Peat Moss May Save The Earth From Runaway Climate Change
The Gaia hypothesis proposes a fantastic means exists for keeping the earth stable enough for life, in part reliant on climate controls exerted by living organisms. As Wikipedia says: "...living and nonliving parts of the earth are viewed as a complex interacting system that can be thought of as a single organism. Named after the Greek earth goddess, this hypothesis postulates that all living things have a regulatory effect on the Earth's environment that promotes life overall." A newly documented climate-positive plant succession has been documented that is consistent with Gaia, and suggests there is hope for a more stable Climate future.
"The thawing of vast stretches of Canadian permafrost -- widely seen as a "ticking time bomb" of climate change because of its expected liberation of billions of tonnes of pent-up methane and carbon dioxide -- may be much less of a threat than previously believed, according to a new U.S. study of freshly unfrozen peat lands across Western Canada's northern frontier.

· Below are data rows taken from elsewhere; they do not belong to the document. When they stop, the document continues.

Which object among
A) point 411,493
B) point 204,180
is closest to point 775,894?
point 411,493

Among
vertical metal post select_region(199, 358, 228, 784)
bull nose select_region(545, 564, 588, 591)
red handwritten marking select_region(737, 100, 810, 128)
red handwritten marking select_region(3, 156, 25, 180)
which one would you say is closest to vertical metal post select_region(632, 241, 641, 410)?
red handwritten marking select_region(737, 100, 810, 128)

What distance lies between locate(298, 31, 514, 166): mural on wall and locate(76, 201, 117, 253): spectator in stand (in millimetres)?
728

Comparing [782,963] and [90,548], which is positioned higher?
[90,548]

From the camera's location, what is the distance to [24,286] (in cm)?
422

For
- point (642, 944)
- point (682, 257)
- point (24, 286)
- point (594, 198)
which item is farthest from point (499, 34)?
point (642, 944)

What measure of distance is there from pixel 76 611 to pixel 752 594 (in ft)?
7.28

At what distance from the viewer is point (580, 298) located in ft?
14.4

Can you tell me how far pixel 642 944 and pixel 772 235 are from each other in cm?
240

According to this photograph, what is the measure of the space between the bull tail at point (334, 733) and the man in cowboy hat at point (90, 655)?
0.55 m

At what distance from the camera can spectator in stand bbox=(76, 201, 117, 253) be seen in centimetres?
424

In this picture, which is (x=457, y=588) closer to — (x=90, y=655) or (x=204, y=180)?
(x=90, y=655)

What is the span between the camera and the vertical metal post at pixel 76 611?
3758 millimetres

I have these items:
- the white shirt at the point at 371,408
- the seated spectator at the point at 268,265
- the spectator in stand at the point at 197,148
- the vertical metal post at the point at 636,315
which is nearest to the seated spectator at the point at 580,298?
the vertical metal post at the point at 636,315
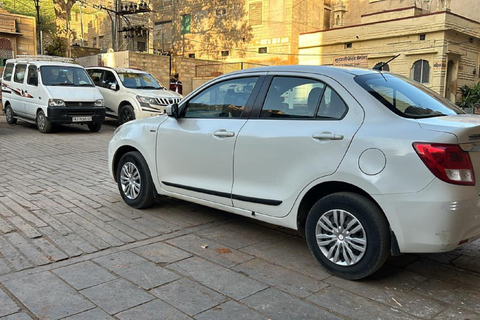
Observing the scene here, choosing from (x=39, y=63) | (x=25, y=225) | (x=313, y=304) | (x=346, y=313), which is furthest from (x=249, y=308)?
(x=39, y=63)

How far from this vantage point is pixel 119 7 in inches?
1195

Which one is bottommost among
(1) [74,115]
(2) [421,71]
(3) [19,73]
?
(1) [74,115]

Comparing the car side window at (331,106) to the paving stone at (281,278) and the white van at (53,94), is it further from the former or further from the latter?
the white van at (53,94)

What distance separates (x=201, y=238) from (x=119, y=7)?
29.7m

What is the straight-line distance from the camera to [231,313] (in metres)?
2.87

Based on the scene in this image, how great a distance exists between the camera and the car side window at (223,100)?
13.6 feet

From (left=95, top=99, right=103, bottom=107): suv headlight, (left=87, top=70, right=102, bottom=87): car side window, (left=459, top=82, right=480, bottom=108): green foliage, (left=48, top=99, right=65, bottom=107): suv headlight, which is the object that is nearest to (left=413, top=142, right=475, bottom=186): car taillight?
(left=48, top=99, right=65, bottom=107): suv headlight

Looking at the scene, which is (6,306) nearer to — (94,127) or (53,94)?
(53,94)

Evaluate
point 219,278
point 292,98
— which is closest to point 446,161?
point 292,98

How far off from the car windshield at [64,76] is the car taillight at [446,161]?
11851mm

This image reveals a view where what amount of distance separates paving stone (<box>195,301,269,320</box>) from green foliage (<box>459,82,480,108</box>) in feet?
94.6

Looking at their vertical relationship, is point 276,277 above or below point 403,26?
below

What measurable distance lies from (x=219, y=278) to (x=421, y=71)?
90.5 feet

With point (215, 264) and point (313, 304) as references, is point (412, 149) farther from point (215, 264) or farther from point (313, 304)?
point (215, 264)
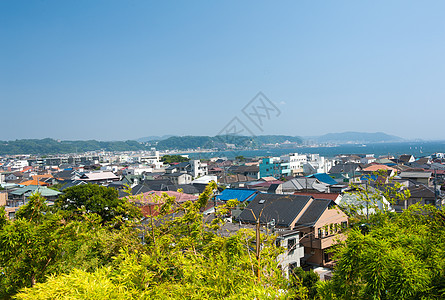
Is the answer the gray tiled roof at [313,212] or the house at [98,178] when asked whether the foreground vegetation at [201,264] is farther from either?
the house at [98,178]

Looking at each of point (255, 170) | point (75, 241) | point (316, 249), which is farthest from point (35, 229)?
point (255, 170)

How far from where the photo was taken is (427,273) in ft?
10.8

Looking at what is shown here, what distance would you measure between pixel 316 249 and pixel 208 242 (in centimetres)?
907

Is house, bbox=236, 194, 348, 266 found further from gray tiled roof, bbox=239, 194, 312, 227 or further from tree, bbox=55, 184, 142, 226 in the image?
tree, bbox=55, 184, 142, 226

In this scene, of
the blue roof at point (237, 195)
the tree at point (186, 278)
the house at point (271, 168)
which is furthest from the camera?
the house at point (271, 168)

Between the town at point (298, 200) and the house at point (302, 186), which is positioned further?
the house at point (302, 186)

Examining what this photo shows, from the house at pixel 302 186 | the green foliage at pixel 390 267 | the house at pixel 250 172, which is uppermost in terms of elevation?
the green foliage at pixel 390 267

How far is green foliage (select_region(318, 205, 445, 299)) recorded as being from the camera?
3221mm

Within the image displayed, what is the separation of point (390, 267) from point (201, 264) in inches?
116

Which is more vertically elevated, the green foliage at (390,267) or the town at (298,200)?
the green foliage at (390,267)

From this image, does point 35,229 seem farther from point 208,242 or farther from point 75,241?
point 208,242

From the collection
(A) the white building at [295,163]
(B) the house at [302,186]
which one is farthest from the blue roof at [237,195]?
(A) the white building at [295,163]

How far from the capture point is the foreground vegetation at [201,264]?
11.2 feet

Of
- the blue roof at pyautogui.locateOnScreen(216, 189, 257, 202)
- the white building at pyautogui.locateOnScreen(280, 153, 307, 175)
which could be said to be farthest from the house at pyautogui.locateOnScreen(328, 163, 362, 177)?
the blue roof at pyautogui.locateOnScreen(216, 189, 257, 202)
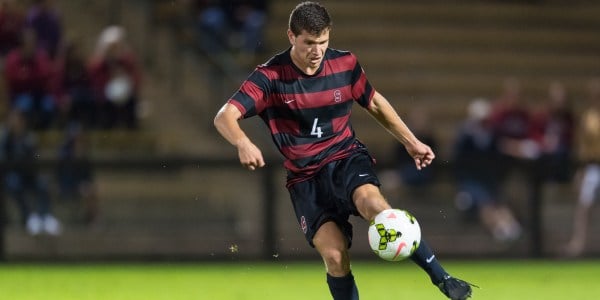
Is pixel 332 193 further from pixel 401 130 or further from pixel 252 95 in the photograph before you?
pixel 252 95

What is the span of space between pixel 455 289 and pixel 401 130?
1.19 meters

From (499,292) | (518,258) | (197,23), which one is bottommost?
(518,258)

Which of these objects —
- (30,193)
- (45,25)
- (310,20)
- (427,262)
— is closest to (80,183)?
(30,193)

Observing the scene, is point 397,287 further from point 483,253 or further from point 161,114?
point 161,114

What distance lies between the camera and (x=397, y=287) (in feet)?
A: 41.3

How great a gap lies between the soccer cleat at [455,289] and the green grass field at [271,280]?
334cm

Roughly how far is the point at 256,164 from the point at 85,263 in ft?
26.0

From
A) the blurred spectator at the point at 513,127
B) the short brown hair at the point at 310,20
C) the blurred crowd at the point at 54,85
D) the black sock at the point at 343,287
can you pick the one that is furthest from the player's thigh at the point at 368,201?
the blurred spectator at the point at 513,127

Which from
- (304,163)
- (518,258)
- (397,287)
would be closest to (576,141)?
(518,258)

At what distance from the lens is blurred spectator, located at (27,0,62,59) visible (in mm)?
16297

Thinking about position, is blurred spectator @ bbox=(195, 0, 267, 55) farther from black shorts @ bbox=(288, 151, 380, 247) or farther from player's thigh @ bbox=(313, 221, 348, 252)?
player's thigh @ bbox=(313, 221, 348, 252)

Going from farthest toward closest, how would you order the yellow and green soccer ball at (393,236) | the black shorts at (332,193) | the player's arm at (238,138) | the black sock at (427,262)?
the black shorts at (332,193), the black sock at (427,262), the yellow and green soccer ball at (393,236), the player's arm at (238,138)

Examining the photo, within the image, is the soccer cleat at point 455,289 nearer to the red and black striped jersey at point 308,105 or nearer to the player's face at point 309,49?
the red and black striped jersey at point 308,105

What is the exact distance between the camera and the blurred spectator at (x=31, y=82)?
16.0 m
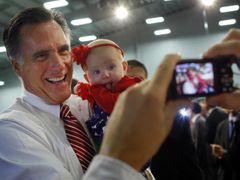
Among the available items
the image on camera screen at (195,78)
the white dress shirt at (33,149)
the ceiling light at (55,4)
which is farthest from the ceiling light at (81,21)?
the image on camera screen at (195,78)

Although the melting of underlying permafrost will release huge amounts of the greenhouse gases blamed for fueling global warming, researchers who sampled three sites in boreal Alberta, Saskatchewan and Manitoba have discovered that the warmer, softer, wetter soil that results also promotes the growth of new mosses that capture and store about as much carbon from the atmosphere as the thawed ground releases."This can only be good news...coming while we have been quite short of encouraging signs for the future of earth. And, it underscores how important it is to conserve the vast peat land resources of the far north -instead of mindlessly squandering them with oil extracting enterprises. Plus it gives Rush Limbaugh some fodder for attacking Chicken Little environmentalists 'who were wrong again about climate change,' and allowing him to push the good news: never give up; it's always worth trying to make things better.

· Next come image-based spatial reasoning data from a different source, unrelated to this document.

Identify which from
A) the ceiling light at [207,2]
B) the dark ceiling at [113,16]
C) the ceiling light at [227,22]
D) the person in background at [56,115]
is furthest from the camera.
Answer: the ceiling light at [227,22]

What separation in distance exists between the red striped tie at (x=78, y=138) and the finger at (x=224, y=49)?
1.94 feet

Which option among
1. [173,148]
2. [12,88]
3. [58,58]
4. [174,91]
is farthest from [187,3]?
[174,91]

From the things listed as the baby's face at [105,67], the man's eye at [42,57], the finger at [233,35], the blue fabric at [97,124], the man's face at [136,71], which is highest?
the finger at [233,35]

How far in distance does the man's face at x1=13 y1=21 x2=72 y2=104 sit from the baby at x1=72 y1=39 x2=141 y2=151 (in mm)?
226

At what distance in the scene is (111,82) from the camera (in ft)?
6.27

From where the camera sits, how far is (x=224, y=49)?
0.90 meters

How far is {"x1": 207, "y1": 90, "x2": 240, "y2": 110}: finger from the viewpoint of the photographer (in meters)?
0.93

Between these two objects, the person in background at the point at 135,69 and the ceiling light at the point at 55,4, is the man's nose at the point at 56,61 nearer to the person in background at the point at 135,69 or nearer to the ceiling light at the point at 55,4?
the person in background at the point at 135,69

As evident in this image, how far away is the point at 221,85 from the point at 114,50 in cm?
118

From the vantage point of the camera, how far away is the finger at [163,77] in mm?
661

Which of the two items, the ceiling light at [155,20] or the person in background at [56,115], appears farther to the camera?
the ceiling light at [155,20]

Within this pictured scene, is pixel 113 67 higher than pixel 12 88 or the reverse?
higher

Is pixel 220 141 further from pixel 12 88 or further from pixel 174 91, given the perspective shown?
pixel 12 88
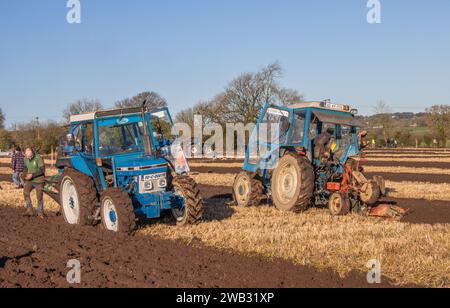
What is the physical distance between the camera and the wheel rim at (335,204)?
10.4 m

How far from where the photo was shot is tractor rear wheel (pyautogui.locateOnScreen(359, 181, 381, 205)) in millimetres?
10219

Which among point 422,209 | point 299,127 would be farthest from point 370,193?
point 299,127

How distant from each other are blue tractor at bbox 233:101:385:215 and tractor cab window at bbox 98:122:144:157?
9.46 ft

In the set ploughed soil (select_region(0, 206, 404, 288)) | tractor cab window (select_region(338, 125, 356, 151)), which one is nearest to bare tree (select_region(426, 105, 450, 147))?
tractor cab window (select_region(338, 125, 356, 151))

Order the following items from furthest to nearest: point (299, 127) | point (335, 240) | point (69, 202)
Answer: point (299, 127)
point (69, 202)
point (335, 240)

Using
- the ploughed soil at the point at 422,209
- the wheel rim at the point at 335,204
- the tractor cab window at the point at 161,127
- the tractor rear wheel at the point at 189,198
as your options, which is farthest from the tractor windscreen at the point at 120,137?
the ploughed soil at the point at 422,209

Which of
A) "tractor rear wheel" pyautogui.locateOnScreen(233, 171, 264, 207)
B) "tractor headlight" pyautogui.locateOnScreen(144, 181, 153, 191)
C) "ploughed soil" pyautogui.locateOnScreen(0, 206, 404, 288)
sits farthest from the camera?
"tractor rear wheel" pyautogui.locateOnScreen(233, 171, 264, 207)

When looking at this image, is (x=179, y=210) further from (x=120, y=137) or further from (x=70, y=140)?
(x=70, y=140)

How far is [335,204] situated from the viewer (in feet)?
34.4

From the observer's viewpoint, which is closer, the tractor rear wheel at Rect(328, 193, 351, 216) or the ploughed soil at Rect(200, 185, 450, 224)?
the ploughed soil at Rect(200, 185, 450, 224)

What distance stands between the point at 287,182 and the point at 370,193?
1.67 meters

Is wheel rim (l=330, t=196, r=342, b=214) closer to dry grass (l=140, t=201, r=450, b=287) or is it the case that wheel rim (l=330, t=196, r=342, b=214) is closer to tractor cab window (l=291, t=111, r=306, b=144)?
dry grass (l=140, t=201, r=450, b=287)

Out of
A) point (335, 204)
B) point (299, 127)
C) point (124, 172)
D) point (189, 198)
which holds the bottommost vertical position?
point (335, 204)
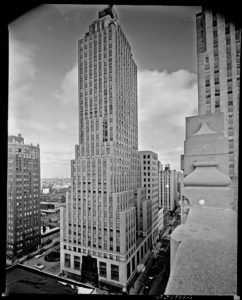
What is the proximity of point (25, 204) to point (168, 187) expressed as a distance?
1369cm

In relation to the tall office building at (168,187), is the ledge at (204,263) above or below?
above

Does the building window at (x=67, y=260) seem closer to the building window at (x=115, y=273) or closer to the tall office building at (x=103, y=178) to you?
the tall office building at (x=103, y=178)

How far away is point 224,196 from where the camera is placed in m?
1.92

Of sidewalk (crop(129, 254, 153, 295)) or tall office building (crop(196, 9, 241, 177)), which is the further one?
tall office building (crop(196, 9, 241, 177))

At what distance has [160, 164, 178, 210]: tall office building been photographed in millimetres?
18125

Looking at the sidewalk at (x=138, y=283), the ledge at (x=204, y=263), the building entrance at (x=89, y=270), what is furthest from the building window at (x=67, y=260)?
the ledge at (x=204, y=263)

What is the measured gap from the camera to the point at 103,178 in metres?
9.53

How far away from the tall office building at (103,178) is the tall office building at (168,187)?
712 cm

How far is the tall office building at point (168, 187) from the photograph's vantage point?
59.5ft

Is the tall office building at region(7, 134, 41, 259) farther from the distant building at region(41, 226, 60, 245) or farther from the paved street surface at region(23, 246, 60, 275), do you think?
the paved street surface at region(23, 246, 60, 275)

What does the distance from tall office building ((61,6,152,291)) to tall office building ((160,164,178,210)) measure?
7.12 meters

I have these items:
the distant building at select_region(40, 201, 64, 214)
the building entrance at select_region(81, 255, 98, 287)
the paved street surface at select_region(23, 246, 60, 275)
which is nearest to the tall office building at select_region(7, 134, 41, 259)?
the paved street surface at select_region(23, 246, 60, 275)
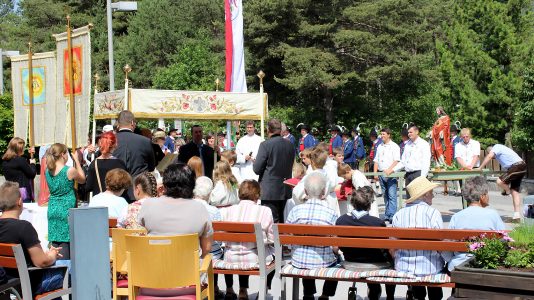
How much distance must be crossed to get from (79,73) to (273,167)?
2820 millimetres

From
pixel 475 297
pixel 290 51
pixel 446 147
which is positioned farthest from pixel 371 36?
pixel 475 297

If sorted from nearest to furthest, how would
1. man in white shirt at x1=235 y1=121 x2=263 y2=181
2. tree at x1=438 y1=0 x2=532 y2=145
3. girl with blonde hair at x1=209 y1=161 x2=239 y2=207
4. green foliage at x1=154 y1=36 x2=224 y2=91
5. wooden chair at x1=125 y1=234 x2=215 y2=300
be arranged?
wooden chair at x1=125 y1=234 x2=215 y2=300, girl with blonde hair at x1=209 y1=161 x2=239 y2=207, man in white shirt at x1=235 y1=121 x2=263 y2=181, tree at x1=438 y1=0 x2=532 y2=145, green foliage at x1=154 y1=36 x2=224 y2=91

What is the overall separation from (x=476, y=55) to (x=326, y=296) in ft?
85.2

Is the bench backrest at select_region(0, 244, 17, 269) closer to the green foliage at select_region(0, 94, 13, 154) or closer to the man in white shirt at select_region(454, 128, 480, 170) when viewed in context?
the man in white shirt at select_region(454, 128, 480, 170)

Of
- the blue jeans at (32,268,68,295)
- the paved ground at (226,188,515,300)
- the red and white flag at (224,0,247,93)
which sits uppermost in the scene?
the red and white flag at (224,0,247,93)

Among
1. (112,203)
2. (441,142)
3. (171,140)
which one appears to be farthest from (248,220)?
(171,140)

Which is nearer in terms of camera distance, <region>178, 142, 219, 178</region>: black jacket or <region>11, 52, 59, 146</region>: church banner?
<region>178, 142, 219, 178</region>: black jacket

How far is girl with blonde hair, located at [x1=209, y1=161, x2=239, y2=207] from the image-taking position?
403 inches

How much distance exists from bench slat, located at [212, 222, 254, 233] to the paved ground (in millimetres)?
511

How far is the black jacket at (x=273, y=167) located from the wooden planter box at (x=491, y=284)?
224 inches

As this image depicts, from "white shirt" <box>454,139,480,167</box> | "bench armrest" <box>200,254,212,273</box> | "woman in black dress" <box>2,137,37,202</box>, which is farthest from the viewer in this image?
"white shirt" <box>454,139,480,167</box>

The disappearance of relict permafrost in boreal north America: Effects on peatland carbon storage and fluxes
* M. R. TURETSKY**Departments of Plant Biology and Fisheries and Wildlife, Michigan State University, East Lansing, MI 48824, USA, , * R. K. WIEDER††Department of Biology, Villanova University, Villanova, PA, USA, , * D. H. VITT‡‡Department of Plant Biology, Southern Illinois University Carbondale, Carbondale, IL, USA, , * R. J. EVANS§§National Renewable Energy Laboratory, Golden, CO, USA, * K. D. SCOTT††Department of Biology, Villanova University, Villanova, PA, USA,
* *Departments of Plant Biology and Fisheries and Wildlife, Michigan State University, East Lansing, MI 48824, USA, †Department of Biology, Villanova University, Villanova, PA, USA, ‡Department of Plant Biology, Southern Illinois University Carbondale, Carbondale, IL, USA, §National Renewable Energy Laboratory, Golden, CO, USA
Correspondence: Merritt Turetsky, tel. +517 353 5554, fax +517 353 1926, e-mail: email@example.comAbstract
Boreal peatlands in Canada have harbored relict permafrost since the Little Ice Age due to the strong insulating properties of peat. Ongoing climate change has triggered widespread degradation of localized permafrost in peatlands across continental Canada. Here, we explore the influence of differing permafrost regimes (bogs with no surface permafrost, localized permafrost features with surface permafrost, and internal lawns representing areas of permafrost degradation) on rates of peat accumulation at the southernmost limit of permafrost in continental Canada. Net organic matter accumulation generally was greater in unfrozen bogs and internal lawns than in the permafrost landforms, suggesting that surface permafrost inhibits peat accumulation and that degradation of surface permafrost stimulates net carbon storage in peatlands. To determine whether differences in substrate quality across permafrost regimes control trace gas emissions to the atmosphere, we used a reciprocal transplant study to experimentally evaluate environmental versus substrate controls on carbon emissions from bog, internal lawn, and permafrost peat. Emissions of CO2 were highest from peat incubated in the localized permafrost feature, suggesting that slow organic matter accumulation rates are due, at least in part, to rapid decomposition in surface permafrost peat. Emissions of CH4 were greatest from peat incubated in the internal lawn, regardless of peat type. Localized permafrost features in peatlands represent relict surface permafrost in disequilibrium with the current climate of boreal North America, and therefore are extremely sensitive to ongoing and future climate change. Our results suggest that the loss of surface permafrost in peatlands increases net carbon storage as peat, though in terms of radiative forcing, increased CH4 emissions to the atmosphere will partially or even completely offset this enhanced peatland carbon sink for at least 70 years following permafrost degradation.